- _WHAT TO WORK ON_: Copy out the entire passage on the upcoming New York City mayoral race and the city's troubles, with no changes of any kind.

“I wouldn’t urge anyone to be mayor of New York City,” the 109th mayor of New York City said this week, half-joking. “It’s a very, very challenging moment.”
For once, Bill de Blasio was clear and to the point, though you’d never have known that listening to the crowded field whistling past the graveyard in the hopes of being elected our 110th mayor.
Just 254 days before New Yorkers — okay, registered Democrats — will almost certainly set the city’s course over the 2020s by electing a new mayor and a mostly new City Council, the political conversation here remains frozen in February’s amber, when Gotham’s biggest problem was that it was too damn rich.
Yes, the presidential race is sucking up the oxygen and some help might be coming if Democrats reclaim power in November, but no one here is talking very much or very honestly about the deep hole New York is already in and not yet at the bottom of, with little chance that Washington or Albany or circumstances will dig us out this time.
There are hard choices coming.
Yet to the extent that the mayoral candidates are talking to the public, and not just powerbrokers and donors, it’s been mostly about the dangers of gentrification and policing with hardly a nod to the flight of the wealthy from Manhattan or the spike in shootings across the city that began this summer, let alone the huge budget gaps caused by the virus and shutdown.

- _DATA_:
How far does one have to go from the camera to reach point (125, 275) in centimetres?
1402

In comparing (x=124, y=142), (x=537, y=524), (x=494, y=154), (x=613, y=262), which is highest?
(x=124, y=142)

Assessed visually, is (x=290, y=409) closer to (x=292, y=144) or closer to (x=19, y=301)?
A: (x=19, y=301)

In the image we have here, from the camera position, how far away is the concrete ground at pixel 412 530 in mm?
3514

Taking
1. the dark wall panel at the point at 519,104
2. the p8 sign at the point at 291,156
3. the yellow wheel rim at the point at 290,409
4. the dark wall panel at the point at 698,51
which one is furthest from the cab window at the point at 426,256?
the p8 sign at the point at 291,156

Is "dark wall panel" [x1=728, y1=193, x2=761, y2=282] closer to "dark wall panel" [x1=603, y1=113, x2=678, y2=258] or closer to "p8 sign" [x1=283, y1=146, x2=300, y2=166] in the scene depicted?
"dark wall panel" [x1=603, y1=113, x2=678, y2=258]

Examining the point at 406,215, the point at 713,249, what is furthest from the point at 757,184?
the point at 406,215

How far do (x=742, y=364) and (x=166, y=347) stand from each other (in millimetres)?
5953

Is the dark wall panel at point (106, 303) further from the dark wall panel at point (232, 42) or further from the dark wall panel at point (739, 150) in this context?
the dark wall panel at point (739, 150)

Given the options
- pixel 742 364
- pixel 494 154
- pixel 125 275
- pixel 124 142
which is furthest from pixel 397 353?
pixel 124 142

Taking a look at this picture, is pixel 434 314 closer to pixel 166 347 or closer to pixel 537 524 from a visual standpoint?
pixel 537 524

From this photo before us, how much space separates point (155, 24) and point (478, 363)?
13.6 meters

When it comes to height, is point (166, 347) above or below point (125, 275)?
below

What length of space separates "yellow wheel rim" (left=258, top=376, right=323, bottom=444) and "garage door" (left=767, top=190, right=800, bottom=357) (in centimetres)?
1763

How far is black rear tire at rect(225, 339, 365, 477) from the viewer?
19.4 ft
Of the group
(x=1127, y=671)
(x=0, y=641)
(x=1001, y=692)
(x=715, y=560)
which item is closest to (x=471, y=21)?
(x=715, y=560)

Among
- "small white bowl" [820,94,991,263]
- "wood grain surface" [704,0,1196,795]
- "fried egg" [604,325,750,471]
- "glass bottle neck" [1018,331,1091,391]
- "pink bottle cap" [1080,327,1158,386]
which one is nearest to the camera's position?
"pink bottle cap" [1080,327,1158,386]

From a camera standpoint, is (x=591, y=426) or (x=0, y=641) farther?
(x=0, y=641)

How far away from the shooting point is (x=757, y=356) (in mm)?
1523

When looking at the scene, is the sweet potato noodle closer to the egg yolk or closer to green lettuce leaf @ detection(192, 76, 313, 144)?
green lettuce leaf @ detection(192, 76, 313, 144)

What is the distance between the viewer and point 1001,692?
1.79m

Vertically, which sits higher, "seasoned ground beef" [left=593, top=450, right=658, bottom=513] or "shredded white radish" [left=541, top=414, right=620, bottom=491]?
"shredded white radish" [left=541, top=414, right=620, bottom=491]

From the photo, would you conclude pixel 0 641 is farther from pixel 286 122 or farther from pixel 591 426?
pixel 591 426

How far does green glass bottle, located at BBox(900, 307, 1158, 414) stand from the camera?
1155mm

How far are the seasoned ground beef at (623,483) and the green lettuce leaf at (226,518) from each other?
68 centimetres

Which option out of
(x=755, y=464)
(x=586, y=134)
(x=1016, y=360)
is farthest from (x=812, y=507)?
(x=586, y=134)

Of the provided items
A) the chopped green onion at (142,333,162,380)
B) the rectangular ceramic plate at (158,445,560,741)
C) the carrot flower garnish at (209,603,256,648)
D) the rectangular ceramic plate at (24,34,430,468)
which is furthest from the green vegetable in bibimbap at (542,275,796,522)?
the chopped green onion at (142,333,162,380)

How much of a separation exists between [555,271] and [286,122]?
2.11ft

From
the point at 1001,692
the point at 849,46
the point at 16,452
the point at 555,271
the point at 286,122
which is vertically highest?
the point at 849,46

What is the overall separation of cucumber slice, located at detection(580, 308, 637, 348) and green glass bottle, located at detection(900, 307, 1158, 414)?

- _SOLUTION_:
“I wouldn’t urge anyone to be mayor of New York City,” the 109th mayor of New York City said this week, half-joking. “It’s a very, very challenging moment.”
For once, Bill de Blasio was clear and to the point, though you’d never have known that listening to the crowded field whistling past the graveyard in the hopes of being elected our 110th mayor.
Just 254 days before New Yorkers — okay, registered Democrats — will almost certainly set the city’s course over the 2020s by electing a new mayor and a mostly new City Council, the political conversation here remains frozen in February’s amber, when Gotham’s biggest problem was that it was too damn rich.
Yes, the presidential race is sucking up the oxygen and some help might be coming if Democrats reclaim power in November, but no one here is talking very much or very honestly about the deep hole New York is already in and not yet at the bottom of, with little chance that Washington or Albany or circumstances will dig us out this time.
There are hard choices coming.
Yet to the extent that the mayoral candidates are talking to the public, and not just powerbrokers and donors, it’s been mostly about the dangers of gentrification and policing with hardly a nod to the flight of the wealthy from Manhattan or the spike in shootings across the city that began this summer, let alone the huge budget gaps caused by the virus and shutdown.